§ **AVAILABLE RECORDS**:
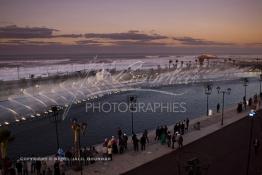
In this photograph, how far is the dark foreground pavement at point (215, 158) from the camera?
18391 millimetres

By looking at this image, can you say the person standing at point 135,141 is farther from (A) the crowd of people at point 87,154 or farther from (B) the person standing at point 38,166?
(B) the person standing at point 38,166

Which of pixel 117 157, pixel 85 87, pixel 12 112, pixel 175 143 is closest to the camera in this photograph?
pixel 117 157

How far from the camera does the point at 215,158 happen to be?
67.2 feet

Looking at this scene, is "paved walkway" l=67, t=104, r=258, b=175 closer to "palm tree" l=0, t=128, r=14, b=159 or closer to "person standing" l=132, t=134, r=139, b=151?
"person standing" l=132, t=134, r=139, b=151

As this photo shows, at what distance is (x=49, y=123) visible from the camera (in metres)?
33.2

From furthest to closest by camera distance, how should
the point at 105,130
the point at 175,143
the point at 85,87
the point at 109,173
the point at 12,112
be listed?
1. the point at 85,87
2. the point at 12,112
3. the point at 105,130
4. the point at 175,143
5. the point at 109,173

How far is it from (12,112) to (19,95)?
14.3m

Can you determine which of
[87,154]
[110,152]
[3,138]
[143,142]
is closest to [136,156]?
[143,142]

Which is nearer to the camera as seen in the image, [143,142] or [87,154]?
[87,154]

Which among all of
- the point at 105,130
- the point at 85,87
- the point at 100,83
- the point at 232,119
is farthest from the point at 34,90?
the point at 232,119

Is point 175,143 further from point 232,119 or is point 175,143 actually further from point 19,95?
point 19,95

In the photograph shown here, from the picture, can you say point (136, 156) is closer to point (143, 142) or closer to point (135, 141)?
point (135, 141)

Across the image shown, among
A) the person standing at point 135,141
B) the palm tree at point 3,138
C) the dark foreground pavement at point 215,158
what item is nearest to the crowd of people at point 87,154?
the person standing at point 135,141

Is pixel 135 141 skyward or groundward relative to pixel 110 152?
skyward
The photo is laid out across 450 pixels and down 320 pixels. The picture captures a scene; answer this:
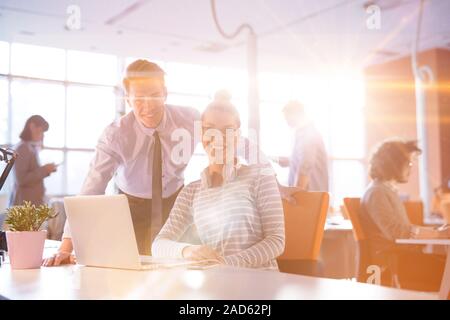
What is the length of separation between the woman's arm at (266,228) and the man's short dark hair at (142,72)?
2.48 ft

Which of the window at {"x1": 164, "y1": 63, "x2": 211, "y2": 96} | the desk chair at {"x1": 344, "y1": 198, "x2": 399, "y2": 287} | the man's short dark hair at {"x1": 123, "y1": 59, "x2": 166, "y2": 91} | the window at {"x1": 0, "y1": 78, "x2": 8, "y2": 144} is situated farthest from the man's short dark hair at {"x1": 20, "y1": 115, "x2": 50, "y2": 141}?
the window at {"x1": 164, "y1": 63, "x2": 211, "y2": 96}

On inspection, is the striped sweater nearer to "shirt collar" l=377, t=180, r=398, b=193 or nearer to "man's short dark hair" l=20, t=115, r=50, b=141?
"shirt collar" l=377, t=180, r=398, b=193

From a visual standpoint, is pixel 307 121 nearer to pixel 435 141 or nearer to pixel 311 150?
pixel 311 150

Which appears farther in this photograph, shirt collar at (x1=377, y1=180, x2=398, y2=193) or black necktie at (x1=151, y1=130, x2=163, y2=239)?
shirt collar at (x1=377, y1=180, x2=398, y2=193)

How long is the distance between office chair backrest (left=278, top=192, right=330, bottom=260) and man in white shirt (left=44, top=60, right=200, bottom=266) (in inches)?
25.4

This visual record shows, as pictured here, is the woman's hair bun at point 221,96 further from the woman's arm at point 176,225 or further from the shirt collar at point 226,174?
the woman's arm at point 176,225

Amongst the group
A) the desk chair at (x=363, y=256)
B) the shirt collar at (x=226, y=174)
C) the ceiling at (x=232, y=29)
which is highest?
the ceiling at (x=232, y=29)

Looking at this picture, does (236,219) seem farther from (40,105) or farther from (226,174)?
(40,105)

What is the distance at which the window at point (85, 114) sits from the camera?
28.6 ft

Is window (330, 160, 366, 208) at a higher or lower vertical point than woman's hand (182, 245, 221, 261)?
higher

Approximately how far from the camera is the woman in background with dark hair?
4.60 m

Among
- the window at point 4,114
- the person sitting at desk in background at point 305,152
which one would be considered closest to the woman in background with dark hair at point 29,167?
the person sitting at desk in background at point 305,152

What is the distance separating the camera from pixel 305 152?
4.79 meters

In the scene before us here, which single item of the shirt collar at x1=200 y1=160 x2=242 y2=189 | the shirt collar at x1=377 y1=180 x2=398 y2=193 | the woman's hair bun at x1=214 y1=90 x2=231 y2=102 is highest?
the woman's hair bun at x1=214 y1=90 x2=231 y2=102
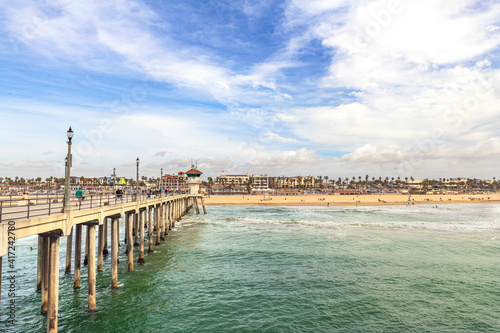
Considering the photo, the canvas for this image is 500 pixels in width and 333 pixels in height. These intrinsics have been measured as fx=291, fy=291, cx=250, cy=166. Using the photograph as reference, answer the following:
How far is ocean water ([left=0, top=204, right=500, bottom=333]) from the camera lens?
14.3 m

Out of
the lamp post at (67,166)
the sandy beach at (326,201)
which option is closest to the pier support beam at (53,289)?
the lamp post at (67,166)

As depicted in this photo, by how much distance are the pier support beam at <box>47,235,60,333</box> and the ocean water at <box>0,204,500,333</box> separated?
199cm

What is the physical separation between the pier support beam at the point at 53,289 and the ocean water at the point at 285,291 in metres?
1.99

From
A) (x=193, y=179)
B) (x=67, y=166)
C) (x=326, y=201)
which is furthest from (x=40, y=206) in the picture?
(x=326, y=201)

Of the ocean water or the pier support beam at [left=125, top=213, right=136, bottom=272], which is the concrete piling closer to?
the ocean water

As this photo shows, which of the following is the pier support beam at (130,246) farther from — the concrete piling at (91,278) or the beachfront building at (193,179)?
the beachfront building at (193,179)

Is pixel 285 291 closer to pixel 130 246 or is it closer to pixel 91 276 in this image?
pixel 91 276

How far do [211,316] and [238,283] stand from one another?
495cm

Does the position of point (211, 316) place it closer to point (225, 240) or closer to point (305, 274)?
point (305, 274)

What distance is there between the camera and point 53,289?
11500 millimetres

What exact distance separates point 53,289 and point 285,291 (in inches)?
496

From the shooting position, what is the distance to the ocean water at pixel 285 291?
47.1 ft

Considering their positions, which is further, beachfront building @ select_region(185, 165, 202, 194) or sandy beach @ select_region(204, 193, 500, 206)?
sandy beach @ select_region(204, 193, 500, 206)

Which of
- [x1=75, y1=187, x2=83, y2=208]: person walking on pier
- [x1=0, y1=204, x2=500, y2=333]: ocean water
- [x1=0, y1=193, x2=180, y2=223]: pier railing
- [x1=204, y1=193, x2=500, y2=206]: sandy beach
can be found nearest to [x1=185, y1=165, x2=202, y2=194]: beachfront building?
[x1=204, y1=193, x2=500, y2=206]: sandy beach
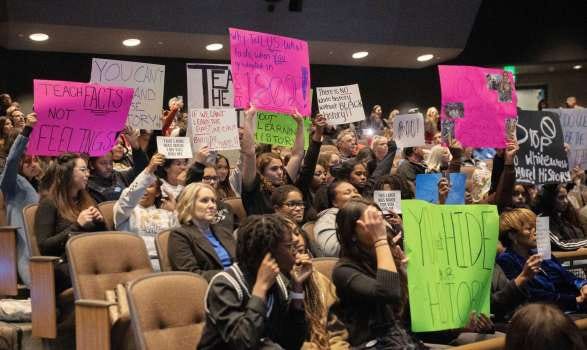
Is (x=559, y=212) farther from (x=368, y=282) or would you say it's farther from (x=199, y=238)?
(x=368, y=282)

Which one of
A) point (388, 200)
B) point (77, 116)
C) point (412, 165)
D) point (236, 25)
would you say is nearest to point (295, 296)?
point (388, 200)

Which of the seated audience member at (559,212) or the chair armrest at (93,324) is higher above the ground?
the seated audience member at (559,212)

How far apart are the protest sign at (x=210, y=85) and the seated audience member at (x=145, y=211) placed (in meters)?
1.31

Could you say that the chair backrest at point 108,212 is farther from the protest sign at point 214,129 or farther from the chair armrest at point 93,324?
the chair armrest at point 93,324

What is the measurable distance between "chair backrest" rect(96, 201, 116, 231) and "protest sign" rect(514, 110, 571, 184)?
2852mm

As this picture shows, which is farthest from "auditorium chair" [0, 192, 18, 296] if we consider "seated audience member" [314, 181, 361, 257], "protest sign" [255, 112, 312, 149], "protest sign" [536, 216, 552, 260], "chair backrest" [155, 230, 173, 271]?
"protest sign" [536, 216, 552, 260]

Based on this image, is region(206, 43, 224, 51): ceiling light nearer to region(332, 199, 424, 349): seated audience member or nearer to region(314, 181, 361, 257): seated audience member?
region(314, 181, 361, 257): seated audience member

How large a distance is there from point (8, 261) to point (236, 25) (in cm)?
772

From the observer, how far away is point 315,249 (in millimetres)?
4918

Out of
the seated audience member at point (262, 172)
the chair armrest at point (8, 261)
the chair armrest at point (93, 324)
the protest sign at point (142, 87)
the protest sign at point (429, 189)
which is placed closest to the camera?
the chair armrest at point (93, 324)

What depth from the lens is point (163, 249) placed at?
4555 millimetres

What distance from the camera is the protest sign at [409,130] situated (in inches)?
285

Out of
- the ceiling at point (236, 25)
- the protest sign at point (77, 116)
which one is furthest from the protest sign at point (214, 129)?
the ceiling at point (236, 25)

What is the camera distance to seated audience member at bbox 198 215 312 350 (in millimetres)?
3076
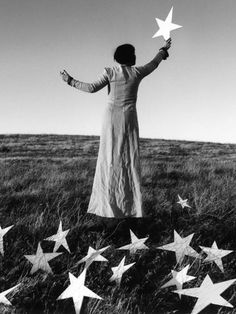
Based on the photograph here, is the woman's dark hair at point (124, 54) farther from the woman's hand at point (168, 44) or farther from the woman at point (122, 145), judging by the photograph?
the woman's hand at point (168, 44)

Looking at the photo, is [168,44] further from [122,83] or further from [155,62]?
[122,83]

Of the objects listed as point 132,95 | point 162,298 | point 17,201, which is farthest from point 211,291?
point 17,201

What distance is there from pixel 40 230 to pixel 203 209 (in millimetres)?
2404

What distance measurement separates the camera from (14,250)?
138 inches

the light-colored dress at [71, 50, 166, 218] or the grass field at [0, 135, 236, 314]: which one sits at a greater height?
the light-colored dress at [71, 50, 166, 218]

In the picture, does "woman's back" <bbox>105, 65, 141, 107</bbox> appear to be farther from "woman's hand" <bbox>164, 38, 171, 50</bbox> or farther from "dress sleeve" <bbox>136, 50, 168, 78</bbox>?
"woman's hand" <bbox>164, 38, 171, 50</bbox>

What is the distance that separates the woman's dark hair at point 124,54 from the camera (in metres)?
4.50

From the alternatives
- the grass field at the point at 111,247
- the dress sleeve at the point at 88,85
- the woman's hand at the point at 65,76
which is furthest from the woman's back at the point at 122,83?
the grass field at the point at 111,247

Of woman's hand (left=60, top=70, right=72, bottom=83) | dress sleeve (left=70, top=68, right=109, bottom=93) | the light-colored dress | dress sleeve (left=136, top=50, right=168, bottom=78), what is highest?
dress sleeve (left=136, top=50, right=168, bottom=78)

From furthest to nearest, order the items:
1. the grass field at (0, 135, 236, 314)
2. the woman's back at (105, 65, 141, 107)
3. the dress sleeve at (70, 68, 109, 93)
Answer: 1. the woman's back at (105, 65, 141, 107)
2. the dress sleeve at (70, 68, 109, 93)
3. the grass field at (0, 135, 236, 314)

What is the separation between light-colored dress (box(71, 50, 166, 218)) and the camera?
14.8 ft

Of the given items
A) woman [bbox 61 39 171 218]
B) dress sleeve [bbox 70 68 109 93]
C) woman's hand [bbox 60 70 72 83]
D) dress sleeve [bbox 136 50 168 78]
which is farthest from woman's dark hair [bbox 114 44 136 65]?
woman's hand [bbox 60 70 72 83]

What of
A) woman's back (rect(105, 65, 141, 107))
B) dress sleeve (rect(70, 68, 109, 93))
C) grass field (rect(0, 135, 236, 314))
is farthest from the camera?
woman's back (rect(105, 65, 141, 107))

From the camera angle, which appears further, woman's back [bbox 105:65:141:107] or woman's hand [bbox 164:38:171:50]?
woman's hand [bbox 164:38:171:50]
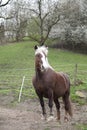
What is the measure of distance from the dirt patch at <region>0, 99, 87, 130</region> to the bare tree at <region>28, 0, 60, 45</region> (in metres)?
24.8

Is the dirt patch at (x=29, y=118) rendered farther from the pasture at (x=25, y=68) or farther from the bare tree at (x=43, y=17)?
the bare tree at (x=43, y=17)

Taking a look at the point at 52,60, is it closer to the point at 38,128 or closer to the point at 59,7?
the point at 59,7

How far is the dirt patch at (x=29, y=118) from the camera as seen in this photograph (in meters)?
7.64

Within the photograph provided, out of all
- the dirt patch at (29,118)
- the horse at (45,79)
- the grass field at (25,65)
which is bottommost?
the grass field at (25,65)

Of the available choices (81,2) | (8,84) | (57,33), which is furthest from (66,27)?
(8,84)

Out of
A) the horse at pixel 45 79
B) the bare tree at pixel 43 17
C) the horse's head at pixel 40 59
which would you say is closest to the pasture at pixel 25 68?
the horse at pixel 45 79

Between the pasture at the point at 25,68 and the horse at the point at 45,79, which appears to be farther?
the pasture at the point at 25,68

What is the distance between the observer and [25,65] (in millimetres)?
29328

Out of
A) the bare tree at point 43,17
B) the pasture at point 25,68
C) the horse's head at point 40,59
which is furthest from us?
the bare tree at point 43,17

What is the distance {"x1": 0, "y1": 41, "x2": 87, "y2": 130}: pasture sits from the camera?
15.2m

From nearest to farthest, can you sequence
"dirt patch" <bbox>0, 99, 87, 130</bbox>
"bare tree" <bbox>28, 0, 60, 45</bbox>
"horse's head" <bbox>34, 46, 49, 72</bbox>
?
"dirt patch" <bbox>0, 99, 87, 130</bbox> → "horse's head" <bbox>34, 46, 49, 72</bbox> → "bare tree" <bbox>28, 0, 60, 45</bbox>

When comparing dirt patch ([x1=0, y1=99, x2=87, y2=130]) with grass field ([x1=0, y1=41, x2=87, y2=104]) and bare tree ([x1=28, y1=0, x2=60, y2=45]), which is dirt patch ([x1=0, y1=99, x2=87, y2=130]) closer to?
grass field ([x1=0, y1=41, x2=87, y2=104])

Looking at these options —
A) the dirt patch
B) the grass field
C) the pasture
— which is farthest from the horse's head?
the grass field

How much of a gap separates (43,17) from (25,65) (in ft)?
38.0
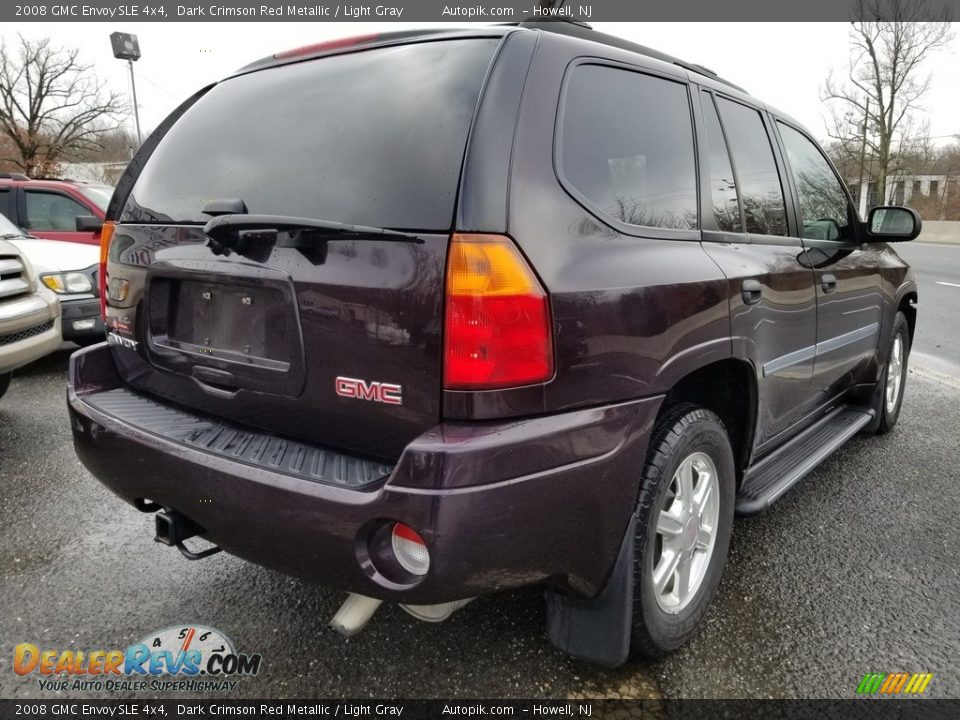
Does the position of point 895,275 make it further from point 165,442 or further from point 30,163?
point 30,163

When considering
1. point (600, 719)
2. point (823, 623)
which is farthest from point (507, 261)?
point (823, 623)

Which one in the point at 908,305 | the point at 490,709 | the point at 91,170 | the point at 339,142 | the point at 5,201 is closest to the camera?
the point at 339,142

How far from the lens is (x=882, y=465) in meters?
3.84

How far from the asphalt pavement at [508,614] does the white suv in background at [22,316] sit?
0.95 m

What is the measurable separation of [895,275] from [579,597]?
A: 325 cm

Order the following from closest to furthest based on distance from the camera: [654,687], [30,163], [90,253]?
[654,687]
[90,253]
[30,163]

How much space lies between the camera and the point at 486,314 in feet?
5.06

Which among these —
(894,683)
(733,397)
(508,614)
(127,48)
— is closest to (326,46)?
(733,397)

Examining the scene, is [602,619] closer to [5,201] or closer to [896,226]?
[896,226]

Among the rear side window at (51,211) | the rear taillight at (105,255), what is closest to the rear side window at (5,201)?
the rear side window at (51,211)

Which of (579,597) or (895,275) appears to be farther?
(895,275)

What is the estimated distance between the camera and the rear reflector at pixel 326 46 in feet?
6.81

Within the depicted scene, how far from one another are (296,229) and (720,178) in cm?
158

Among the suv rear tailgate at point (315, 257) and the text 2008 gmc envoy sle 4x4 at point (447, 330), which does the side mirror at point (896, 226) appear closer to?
the text 2008 gmc envoy sle 4x4 at point (447, 330)
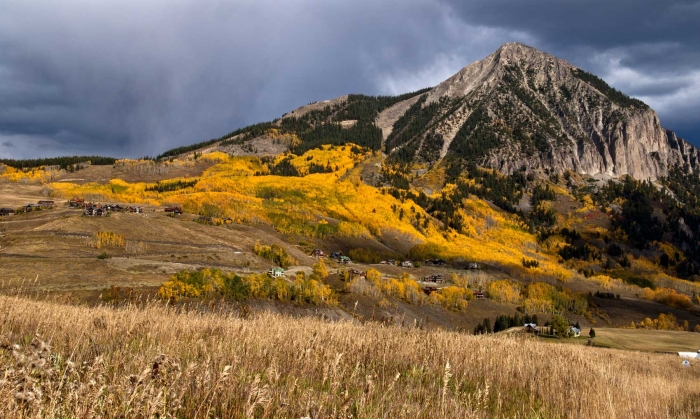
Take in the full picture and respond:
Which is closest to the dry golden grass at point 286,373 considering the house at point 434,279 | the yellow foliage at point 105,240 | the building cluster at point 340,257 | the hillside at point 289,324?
the hillside at point 289,324

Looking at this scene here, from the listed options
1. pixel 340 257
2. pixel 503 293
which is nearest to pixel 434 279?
pixel 503 293

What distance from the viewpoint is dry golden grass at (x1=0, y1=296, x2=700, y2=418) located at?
3883 millimetres

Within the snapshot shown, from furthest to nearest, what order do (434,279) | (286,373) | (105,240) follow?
(434,279) < (105,240) < (286,373)

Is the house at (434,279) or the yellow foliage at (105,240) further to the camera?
the house at (434,279)

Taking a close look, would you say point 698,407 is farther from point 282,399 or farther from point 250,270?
point 250,270

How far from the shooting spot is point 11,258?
6450 centimetres

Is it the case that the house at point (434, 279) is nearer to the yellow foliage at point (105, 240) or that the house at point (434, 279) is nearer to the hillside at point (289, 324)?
the hillside at point (289, 324)

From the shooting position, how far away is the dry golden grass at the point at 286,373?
3883 mm

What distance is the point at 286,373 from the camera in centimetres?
668

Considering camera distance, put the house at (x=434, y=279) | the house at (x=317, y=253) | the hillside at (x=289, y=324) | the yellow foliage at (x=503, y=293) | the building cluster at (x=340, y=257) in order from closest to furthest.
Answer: the hillside at (x=289, y=324) → the yellow foliage at (x=503, y=293) → the house at (x=434, y=279) → the house at (x=317, y=253) → the building cluster at (x=340, y=257)

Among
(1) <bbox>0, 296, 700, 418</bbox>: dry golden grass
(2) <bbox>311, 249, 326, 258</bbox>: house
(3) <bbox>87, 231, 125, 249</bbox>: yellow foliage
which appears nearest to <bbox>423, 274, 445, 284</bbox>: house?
(2) <bbox>311, 249, 326, 258</bbox>: house

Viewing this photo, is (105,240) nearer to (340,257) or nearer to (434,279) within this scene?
(340,257)

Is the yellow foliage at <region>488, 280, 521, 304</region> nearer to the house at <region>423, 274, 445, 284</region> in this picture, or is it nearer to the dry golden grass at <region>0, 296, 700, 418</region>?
the house at <region>423, 274, 445, 284</region>

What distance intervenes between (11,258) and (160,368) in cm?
7879
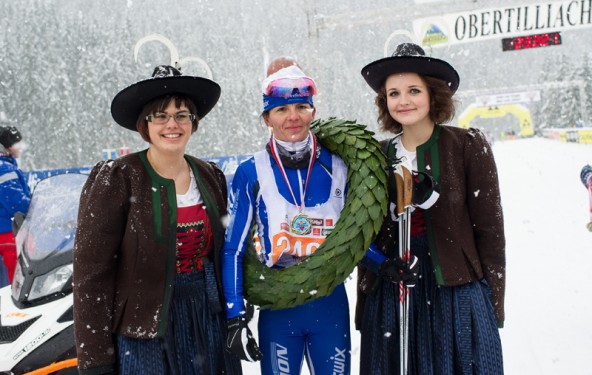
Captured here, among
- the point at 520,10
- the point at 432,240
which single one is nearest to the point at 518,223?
the point at 520,10

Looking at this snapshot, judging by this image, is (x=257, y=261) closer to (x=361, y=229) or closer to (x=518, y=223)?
(x=361, y=229)

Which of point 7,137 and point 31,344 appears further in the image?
point 7,137

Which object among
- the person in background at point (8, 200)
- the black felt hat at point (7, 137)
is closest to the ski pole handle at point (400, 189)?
the person in background at point (8, 200)

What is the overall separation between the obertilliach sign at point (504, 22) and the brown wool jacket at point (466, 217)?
893cm

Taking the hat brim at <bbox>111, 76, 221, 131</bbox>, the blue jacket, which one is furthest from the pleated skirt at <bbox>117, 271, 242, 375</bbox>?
the blue jacket

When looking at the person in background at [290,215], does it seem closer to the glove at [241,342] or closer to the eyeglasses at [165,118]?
the glove at [241,342]

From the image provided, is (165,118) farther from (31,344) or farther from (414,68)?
(31,344)

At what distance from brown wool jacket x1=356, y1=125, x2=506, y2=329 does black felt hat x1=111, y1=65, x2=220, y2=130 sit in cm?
124

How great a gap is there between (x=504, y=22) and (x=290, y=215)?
1072 centimetres

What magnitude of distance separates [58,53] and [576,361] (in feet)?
127

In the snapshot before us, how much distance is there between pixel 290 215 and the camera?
263 cm

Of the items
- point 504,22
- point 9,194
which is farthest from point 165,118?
point 504,22

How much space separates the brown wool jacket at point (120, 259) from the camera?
7.71 ft

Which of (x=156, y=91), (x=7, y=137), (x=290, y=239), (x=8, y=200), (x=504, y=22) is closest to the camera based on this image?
(x=156, y=91)
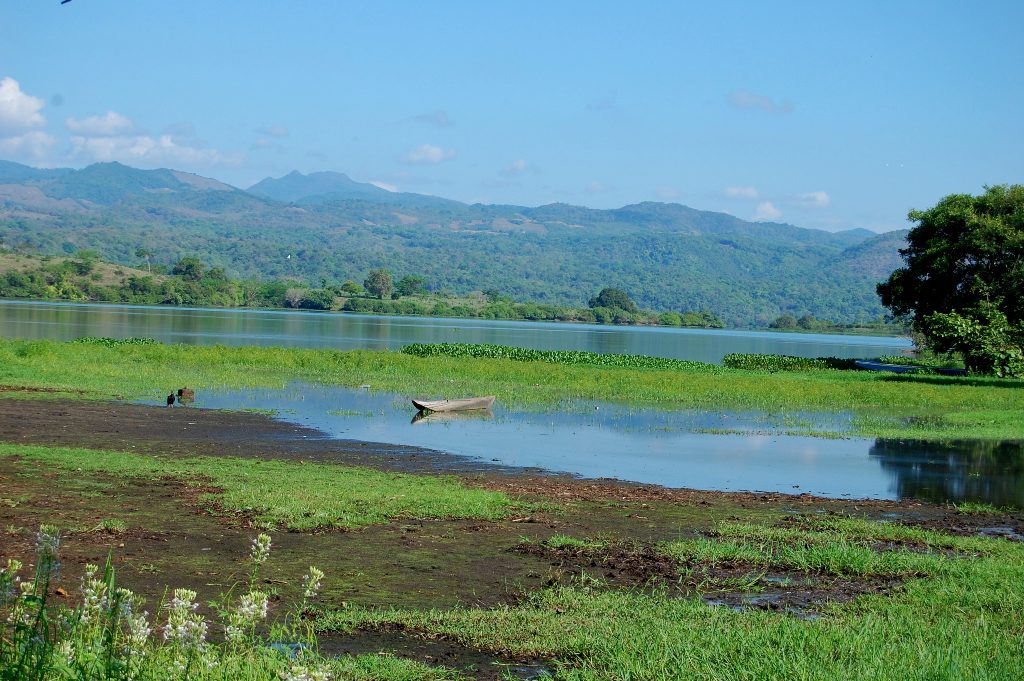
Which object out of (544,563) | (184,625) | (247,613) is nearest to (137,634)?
(184,625)

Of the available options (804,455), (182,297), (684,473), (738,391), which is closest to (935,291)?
(738,391)

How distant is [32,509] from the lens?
12914 mm

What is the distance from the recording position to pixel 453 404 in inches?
1248

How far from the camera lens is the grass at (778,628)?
738cm

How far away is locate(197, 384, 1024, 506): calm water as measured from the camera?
814 inches

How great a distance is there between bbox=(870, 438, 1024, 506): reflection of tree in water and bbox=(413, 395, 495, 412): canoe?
455 inches

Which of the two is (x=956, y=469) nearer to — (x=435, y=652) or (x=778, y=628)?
(x=778, y=628)

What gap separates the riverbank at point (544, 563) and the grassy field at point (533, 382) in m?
15.1

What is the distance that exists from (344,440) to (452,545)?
11725mm

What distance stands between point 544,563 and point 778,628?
149 inches

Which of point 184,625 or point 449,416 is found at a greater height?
point 184,625

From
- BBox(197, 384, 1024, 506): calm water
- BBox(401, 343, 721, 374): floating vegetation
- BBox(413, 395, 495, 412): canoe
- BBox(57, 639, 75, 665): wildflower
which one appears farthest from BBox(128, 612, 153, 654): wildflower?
BBox(401, 343, 721, 374): floating vegetation

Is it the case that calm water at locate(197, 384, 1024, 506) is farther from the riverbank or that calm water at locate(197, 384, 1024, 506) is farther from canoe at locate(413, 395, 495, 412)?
the riverbank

§ **WHAT YOU ARE ASKED TO DO**: In the records above, find the line containing "Which of the two"; please retype it and every line after it through the last line, exactly and with nothing else.

§ **OUTPUT OF THE TASK**:
Which of the two is (x=956, y=469) nearer to — (x=435, y=652) or (x=778, y=628)?
(x=778, y=628)

What gap separates the riverbank at point (544, 563) and the grassy field at point (533, 382) in m?
15.1

What is the distance that exists from (344,440) to (452,545)?
11725mm

What distance stands between point 544,563 and point 778,628?
149 inches

Which of point 184,625 or point 449,416 is found at a greater height?
point 184,625

From
- BBox(197, 384, 1024, 506): calm water
- BBox(401, 343, 721, 374): floating vegetation
- BBox(413, 395, 495, 412): canoe
- BBox(57, 639, 75, 665): wildflower
which one appears farthest from BBox(128, 612, 153, 654): wildflower?
BBox(401, 343, 721, 374): floating vegetation

Is it the case that calm water at locate(197, 384, 1024, 506) is farther from the riverbank or that calm water at locate(197, 384, 1024, 506) is farther from canoe at locate(413, 395, 495, 412)?
the riverbank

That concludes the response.